→ Record list
━━━━

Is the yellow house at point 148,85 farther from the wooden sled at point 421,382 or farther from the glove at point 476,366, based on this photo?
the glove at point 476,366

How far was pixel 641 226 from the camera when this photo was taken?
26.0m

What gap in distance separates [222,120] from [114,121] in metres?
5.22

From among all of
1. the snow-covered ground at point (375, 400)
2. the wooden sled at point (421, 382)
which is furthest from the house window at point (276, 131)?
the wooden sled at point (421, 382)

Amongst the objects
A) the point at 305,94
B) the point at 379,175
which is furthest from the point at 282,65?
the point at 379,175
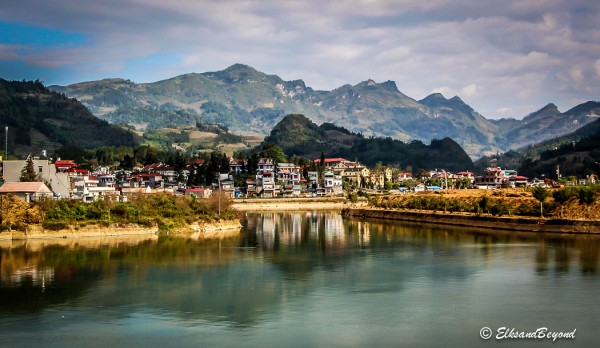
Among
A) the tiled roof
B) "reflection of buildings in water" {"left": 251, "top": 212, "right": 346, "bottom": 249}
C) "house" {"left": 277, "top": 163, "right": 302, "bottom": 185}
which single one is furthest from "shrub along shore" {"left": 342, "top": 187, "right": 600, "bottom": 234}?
the tiled roof

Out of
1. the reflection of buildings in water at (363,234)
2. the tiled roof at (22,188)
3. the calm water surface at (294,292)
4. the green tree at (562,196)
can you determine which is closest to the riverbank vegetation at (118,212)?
the tiled roof at (22,188)

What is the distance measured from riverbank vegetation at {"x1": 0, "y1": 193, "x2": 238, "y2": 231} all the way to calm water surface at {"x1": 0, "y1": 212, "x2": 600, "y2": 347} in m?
3.86

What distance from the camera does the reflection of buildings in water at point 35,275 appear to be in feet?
102

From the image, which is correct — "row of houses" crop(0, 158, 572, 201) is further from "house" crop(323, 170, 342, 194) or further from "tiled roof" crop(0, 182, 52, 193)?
"tiled roof" crop(0, 182, 52, 193)

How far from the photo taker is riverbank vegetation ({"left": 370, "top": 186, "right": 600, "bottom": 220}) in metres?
51.4

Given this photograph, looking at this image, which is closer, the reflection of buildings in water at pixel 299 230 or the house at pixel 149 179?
the reflection of buildings in water at pixel 299 230

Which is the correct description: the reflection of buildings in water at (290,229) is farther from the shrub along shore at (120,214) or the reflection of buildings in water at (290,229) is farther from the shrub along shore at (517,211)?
the shrub along shore at (517,211)

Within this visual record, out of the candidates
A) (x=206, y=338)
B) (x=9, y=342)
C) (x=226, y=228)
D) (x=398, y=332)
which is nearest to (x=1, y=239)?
(x=226, y=228)

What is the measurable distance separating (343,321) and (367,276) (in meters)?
9.86

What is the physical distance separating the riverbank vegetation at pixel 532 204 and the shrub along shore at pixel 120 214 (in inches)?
910

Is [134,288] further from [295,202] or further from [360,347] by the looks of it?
[295,202]

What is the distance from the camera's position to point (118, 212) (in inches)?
2056

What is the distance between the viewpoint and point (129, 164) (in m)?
125
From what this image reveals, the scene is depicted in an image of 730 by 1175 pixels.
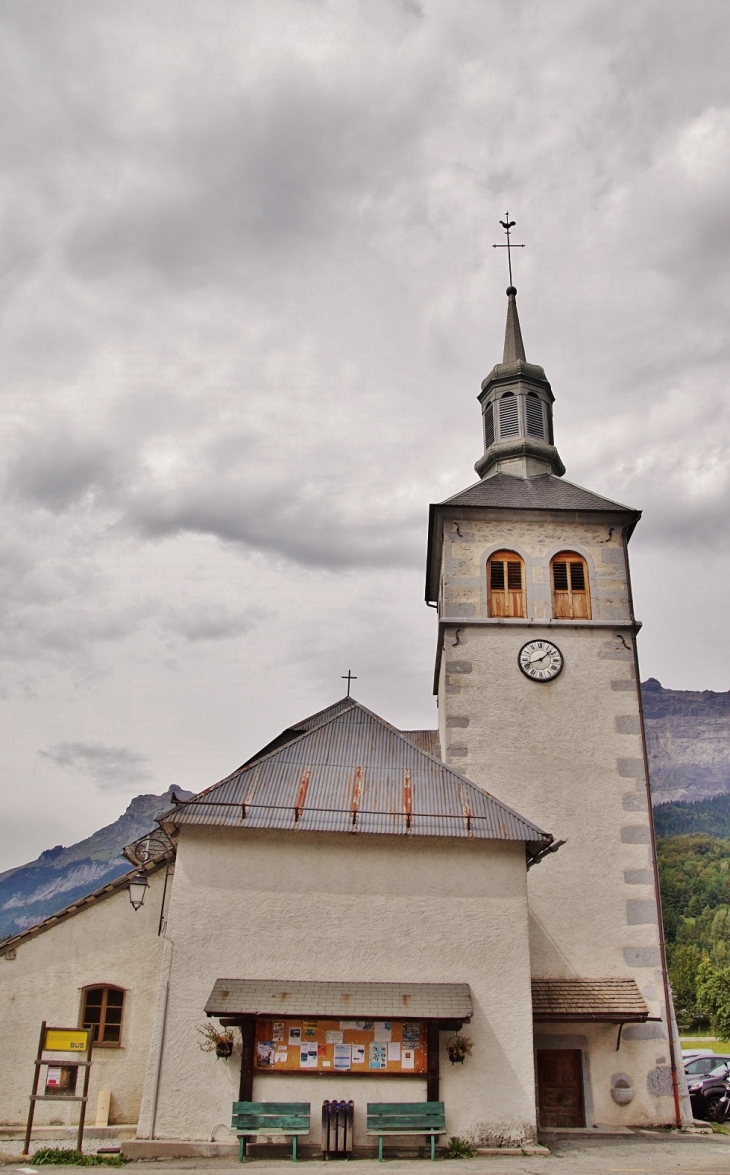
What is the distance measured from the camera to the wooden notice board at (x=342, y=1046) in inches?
504

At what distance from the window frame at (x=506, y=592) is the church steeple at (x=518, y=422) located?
132 inches

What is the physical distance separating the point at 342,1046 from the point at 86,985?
17.1 ft

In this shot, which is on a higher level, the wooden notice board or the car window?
the wooden notice board

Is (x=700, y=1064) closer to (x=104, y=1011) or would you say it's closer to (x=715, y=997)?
(x=104, y=1011)

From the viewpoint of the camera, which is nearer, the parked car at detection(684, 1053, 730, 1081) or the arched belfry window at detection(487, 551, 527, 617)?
the arched belfry window at detection(487, 551, 527, 617)

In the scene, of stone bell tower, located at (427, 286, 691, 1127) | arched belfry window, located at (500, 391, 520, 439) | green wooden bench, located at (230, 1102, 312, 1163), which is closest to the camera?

━━━━

→ What to work on
From the listing above, print every entry precisely and drop the pictures.

→ Exercise response
Is the yellow house at point 148,85 farther from the wooden sled at point 421,382 or farther from the glove at point 476,366, based on this photo?
the glove at point 476,366

How far was pixel 641 226 from the camera when this photo was taken?
26.0m

What gap in distance separates [222,120] from [114,121] in metres?
5.22

From among all of
1. the snow-covered ground at point (375, 400)
2. the wooden sled at point (421, 382)
which is furthest from the house window at point (276, 131)?
the wooden sled at point (421, 382)

Amongst the objects
A) the point at 305,94
B) the point at 379,175
which is furthest from the point at 282,65?
the point at 379,175
Among
A) the tiled roof
B) "reflection of buildings in water" {"left": 251, "top": 212, "right": 346, "bottom": 249}
C) "house" {"left": 277, "top": 163, "right": 302, "bottom": 185}
which single one is furthest from "shrub along shore" {"left": 342, "top": 187, "right": 600, "bottom": 234}?
the tiled roof

Out of
1. the reflection of buildings in water at (363,234)
2. the tiled roof at (22,188)
3. the calm water surface at (294,292)
4. the green tree at (562,196)
can you determine which is closest to the riverbank vegetation at (118,212)?
the tiled roof at (22,188)

What is the distance measured from riverbank vegetation at {"x1": 0, "y1": 193, "x2": 238, "y2": 231} all the way to calm water surface at {"x1": 0, "y1": 212, "x2": 600, "y2": 347} in m?
3.86

What distance from the camera does the reflection of buildings in water at point 35,275 appear to be in feet?
102

From the image, which is correct — "row of houses" crop(0, 158, 572, 201) is further from "house" crop(323, 170, 342, 194) or further from "tiled roof" crop(0, 182, 52, 193)?
"tiled roof" crop(0, 182, 52, 193)

How far from the photo taker is riverbank vegetation ({"left": 370, "top": 186, "right": 600, "bottom": 220}) in metres?
51.4

Given this photograph, looking at this image, which is closer, the reflection of buildings in water at pixel 299 230 or the house at pixel 149 179?
the reflection of buildings in water at pixel 299 230

Which is the correct description: the reflection of buildings in water at (290,229) is farther from the shrub along shore at (120,214) or the reflection of buildings in water at (290,229) is farther from the shrub along shore at (517,211)?
the shrub along shore at (517,211)

Within this visual record, out of the candidates
A) (x=206, y=338)
B) (x=9, y=342)
C) (x=226, y=228)
D) (x=398, y=332)
which is nearest to (x=1, y=239)?
(x=226, y=228)

What is the measurable distance separating (343,321) and (367,276) (in meters)?
9.86

What is the physical distance separating the riverbank vegetation at pixel 532 204 and the shrub along shore at pixel 120 214 (in inches)?
910

Is [134,288] further from [295,202] or further from [360,347] by the looks of it?
[295,202]

What is the distance from the camera's position to point (118, 212) (in inches)?
2056

What is the distance between the viewpoint and point (129, 164) (in m)?
125
From what this image reveals, the scene is depicted in an image of 730 by 1175 pixels.
What is the distance measured from the camera to the wooden notice board at (x=342, y=1046) in inches?
504

At what distance from the window frame at (x=506, y=592) is the church steeple at (x=518, y=422) located?
132 inches

What is the physical distance separating the point at 342,1046 from the point at 86,985?
17.1 ft

In this shot, which is on a higher level, the wooden notice board or the car window?
the wooden notice board

Is (x=700, y=1064) closer to (x=104, y=1011) or would you say it's closer to (x=715, y=997)?
(x=104, y=1011)

From the viewpoint of the camera, which is nearer, the parked car at detection(684, 1053, 730, 1081) or the arched belfry window at detection(487, 551, 527, 617)?
the arched belfry window at detection(487, 551, 527, 617)

In the scene, of stone bell tower, located at (427, 286, 691, 1127) | arched belfry window, located at (500, 391, 520, 439) | green wooden bench, located at (230, 1102, 312, 1163), which is closest to the camera?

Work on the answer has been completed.